In a study population where the majority of women were married, educated
and had incomes over $40,000, the researchers concluded that almost
one-third of the births in the study period were the result of an unintended
pregnancy. The findings will be released in the September 6 issue of
the Maternal and Child Health Journal.
The study, conducted with
data from a managed care organization that operates nationwide, compares
the socio-demographic factors, pregnancy history and elements of contraceptive
use between women with intended and unintended pregnancies.
"Traditionally, attention
has been focused on unintended pregnancies in disadvantaged populations,
but few studies have focused on women in more affluent, lower-risk groups,"
says Diane Green, Ph.D., lead study investigator. "These data show that
the same issues are in play even for women with higher education levels
and more financial resources."
Researchers at the Emory
Center on Health Outcomes and Quality, formerly the USQA Center for
Health Research, analyzed data from 1,173 births. Two-thirds of the
women in the study were ages 25-34 years when they gave birth, 58% were
white, 90% were married, almost half had completed four years of college
or more, and three-fourths lived in households where the annual household
income exceeded $40,000.
When examining contraceptive
use among the women, researchers found that only 40 percent of the women
with unintended pregnancies reported using contraception, leaving 60
percent of the women who had no intentions of getting pregnant, but
yet were not using contraception. Of the 40 percent of the women who
were using contraception but still conceived, two-thirds were using
barrier methods like condoms and diaphragms. Barrier methods, Dr. Green
explained, are often less effective than hormonal methods of contraception.
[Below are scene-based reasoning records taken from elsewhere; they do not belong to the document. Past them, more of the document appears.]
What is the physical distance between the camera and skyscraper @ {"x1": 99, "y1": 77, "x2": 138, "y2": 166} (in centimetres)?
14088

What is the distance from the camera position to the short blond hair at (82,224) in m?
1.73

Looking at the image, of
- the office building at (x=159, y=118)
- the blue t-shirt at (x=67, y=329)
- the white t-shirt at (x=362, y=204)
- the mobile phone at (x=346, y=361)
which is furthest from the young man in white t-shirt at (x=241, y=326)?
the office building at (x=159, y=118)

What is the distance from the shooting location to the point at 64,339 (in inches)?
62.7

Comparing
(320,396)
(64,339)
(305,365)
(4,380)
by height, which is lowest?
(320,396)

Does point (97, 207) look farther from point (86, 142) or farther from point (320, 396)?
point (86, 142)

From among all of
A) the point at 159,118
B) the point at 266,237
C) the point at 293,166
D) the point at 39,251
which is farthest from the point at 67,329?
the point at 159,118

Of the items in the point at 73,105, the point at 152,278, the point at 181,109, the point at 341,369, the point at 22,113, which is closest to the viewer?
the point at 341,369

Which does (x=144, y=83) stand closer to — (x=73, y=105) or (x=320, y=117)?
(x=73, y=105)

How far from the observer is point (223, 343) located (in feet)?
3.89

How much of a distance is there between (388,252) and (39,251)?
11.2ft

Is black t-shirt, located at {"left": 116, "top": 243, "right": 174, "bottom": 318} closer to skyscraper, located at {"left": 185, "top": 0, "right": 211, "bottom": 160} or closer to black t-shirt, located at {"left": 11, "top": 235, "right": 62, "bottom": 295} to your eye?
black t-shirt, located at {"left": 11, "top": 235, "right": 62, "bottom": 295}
"Pregnancies that occurred
despite the use of contraception may have resulted from inconsistent
or incorrect use of contraception," Dr. Green says.
Researchers also asked the
women about their perception of their partner's desire for the pregnancy.
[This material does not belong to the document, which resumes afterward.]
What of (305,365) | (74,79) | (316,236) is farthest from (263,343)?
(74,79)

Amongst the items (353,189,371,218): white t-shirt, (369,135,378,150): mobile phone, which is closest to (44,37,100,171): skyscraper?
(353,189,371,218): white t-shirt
Women who reported that the partner did not want the pregnancy were
seven times more likely than women whose partner wanted the pregnancy
to regard the pregnancy as unintended.
"The male partner has a high
degree of influence on the use of contraception," Dr. Green says. "By
including them more actively in contraceptive decisions and family planning
matters, we can reduce the rate of unintended pregnancies."
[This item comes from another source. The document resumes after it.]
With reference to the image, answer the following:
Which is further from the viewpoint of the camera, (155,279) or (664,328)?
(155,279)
A variety of different organizations
involved in family planning or healthcare can help to reduce rate of
unintended pregnancy, Dr. Green says. Health care systems, including
clinicians and health educators, can provide improved education on proper
contraceptive use, and can promote consistent use of contraception by
those at risk for unintended pregnancy.
Study co-authors Julie A.
Gazmararian, PhD, MPH (Emory University, Rollins School of Public Health,
formerly with the USQA Center for Health Care Research), Lisa D. Mahoney,
MPH (formerly with the USQA Center for Health Care Research) and Nancy
A. Davis, MPH (Aetna Inc., formerly with the USQA Center for Health
Care Research). The study was funded by Aetna Inc. The opinions expressed
and conclusions reached are solely those of the authors and do not necessarily
represent those of Aetna.
In November 2001, the USQA
Center for Health Care Research, a division of U.S. Quality Algorithms,
Inc., the health informatics subsidiary of Aetna Inc., moved to Emory
where it became the cornerstone of the Emory Center of Health Outcomes
and Quality.
The Emory Center on Health
Outcomes and Quality, a multi-school, multi-disciplinary group within
The Robert W. Woodruff Health Sciences Center, was created to conduct
outcomes-based research that includes assessing and improving methods
for measuring quality of care and designing interventions to improve
health outcomes. It works with consumers, physicians and insurers to
evaluate and implement new approaches for improving quality of care.